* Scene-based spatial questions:
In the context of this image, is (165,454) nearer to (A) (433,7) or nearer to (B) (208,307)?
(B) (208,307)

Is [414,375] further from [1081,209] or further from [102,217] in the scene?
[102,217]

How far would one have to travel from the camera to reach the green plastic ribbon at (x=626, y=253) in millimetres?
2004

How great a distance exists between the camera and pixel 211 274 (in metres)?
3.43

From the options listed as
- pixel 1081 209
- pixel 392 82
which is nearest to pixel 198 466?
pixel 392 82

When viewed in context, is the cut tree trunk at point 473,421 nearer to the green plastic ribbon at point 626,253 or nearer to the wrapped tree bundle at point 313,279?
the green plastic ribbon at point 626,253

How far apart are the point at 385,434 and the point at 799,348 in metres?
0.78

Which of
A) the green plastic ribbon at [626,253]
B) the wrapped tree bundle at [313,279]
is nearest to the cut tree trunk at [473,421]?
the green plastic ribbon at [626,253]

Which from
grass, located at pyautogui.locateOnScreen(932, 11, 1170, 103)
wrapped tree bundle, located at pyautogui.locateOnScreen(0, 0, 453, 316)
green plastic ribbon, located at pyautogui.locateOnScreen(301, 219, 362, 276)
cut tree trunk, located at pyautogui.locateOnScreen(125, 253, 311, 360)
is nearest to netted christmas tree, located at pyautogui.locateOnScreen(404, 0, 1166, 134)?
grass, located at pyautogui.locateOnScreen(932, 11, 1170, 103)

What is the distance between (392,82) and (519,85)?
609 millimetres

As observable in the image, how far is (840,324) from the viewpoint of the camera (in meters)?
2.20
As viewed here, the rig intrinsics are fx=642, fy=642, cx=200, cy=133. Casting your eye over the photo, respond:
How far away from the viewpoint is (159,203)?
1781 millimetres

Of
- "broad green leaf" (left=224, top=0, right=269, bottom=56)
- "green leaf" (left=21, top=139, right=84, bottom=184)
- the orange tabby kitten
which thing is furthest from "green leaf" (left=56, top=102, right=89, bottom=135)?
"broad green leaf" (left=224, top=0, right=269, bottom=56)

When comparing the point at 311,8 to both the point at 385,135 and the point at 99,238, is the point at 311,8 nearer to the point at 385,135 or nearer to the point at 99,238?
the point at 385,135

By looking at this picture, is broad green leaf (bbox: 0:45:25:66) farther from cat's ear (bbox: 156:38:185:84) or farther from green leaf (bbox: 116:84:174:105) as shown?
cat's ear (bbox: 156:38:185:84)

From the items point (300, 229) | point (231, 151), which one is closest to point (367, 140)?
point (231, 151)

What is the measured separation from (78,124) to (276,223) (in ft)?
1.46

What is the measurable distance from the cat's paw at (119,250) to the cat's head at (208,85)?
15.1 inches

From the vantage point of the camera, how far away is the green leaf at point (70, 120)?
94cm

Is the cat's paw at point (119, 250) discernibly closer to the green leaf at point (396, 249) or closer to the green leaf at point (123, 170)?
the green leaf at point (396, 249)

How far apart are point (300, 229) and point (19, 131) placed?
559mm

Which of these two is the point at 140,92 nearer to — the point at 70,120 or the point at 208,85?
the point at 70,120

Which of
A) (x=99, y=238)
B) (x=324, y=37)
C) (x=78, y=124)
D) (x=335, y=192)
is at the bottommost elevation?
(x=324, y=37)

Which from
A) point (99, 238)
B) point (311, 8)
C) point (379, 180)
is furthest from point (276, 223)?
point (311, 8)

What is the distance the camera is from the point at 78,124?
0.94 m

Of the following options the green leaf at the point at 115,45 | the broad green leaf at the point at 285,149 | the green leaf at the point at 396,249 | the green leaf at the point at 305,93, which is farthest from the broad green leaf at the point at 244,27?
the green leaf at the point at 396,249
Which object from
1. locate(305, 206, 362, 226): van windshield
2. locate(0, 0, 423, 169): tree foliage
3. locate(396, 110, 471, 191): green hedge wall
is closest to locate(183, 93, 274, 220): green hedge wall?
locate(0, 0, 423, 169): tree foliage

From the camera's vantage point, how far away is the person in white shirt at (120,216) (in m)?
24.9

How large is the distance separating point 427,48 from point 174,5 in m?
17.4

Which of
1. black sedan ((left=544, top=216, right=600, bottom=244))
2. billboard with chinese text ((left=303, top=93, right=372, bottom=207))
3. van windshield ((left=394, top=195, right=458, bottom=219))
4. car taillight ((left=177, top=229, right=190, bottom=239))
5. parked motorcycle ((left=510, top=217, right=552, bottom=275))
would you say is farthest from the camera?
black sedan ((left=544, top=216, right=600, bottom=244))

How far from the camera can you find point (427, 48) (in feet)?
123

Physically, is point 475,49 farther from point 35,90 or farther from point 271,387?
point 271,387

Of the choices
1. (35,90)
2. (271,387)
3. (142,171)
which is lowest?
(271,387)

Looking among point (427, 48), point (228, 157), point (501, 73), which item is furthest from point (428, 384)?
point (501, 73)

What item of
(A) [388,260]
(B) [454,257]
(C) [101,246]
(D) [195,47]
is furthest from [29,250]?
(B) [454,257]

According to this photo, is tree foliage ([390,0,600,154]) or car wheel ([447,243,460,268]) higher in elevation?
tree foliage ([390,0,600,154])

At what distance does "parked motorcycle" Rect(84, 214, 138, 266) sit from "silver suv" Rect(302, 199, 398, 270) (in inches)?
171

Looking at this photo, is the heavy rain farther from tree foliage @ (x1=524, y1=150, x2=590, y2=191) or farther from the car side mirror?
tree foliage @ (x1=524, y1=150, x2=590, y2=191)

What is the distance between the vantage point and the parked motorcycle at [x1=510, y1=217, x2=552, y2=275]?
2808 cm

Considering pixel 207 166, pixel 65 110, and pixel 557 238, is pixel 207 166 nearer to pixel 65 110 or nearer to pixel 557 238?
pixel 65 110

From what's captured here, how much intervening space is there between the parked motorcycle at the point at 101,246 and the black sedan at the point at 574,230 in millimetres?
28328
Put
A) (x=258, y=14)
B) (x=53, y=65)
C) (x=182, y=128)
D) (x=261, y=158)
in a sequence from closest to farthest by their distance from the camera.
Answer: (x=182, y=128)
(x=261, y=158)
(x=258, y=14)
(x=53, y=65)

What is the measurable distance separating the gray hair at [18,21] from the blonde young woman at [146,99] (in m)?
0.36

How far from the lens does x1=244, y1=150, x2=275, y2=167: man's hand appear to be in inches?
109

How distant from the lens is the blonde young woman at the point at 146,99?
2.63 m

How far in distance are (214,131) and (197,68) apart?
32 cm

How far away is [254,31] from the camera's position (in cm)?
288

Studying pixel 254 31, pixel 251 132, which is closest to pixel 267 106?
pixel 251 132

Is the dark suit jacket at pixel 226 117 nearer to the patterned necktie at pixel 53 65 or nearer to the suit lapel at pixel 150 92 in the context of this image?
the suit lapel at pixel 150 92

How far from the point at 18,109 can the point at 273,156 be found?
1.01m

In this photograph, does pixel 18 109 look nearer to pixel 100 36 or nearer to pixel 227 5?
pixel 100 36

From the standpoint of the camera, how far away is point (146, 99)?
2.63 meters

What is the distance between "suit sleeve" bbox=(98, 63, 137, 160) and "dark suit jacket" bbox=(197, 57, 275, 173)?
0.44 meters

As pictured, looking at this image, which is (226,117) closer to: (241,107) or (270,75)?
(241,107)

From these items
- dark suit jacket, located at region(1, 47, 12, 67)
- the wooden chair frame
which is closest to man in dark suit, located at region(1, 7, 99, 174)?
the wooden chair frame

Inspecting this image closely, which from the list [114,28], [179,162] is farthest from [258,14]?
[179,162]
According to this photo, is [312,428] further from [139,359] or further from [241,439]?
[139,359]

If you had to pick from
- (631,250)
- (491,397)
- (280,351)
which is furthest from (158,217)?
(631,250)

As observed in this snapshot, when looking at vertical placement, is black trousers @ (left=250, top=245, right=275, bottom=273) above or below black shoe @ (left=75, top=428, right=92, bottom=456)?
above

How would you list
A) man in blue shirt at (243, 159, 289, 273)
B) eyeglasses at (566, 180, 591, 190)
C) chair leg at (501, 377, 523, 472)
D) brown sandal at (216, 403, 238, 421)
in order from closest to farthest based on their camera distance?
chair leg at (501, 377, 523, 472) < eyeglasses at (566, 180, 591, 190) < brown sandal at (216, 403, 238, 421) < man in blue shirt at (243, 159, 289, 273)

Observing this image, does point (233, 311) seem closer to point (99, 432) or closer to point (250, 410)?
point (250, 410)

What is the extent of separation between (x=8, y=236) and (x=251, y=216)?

* Task objective:
Express each line of the material as a string in a JSON list, starting with the line that contains "Observing this image, does" and going on through the end of the material. Leave out blank lines.

* Correct result:
[
  "Observing this image, does point (233, 311) seem closer to point (99, 432) or closer to point (250, 410)?",
  "point (250, 410)",
  "What is the extent of separation between (x=8, y=236) and (x=251, y=216)?"
]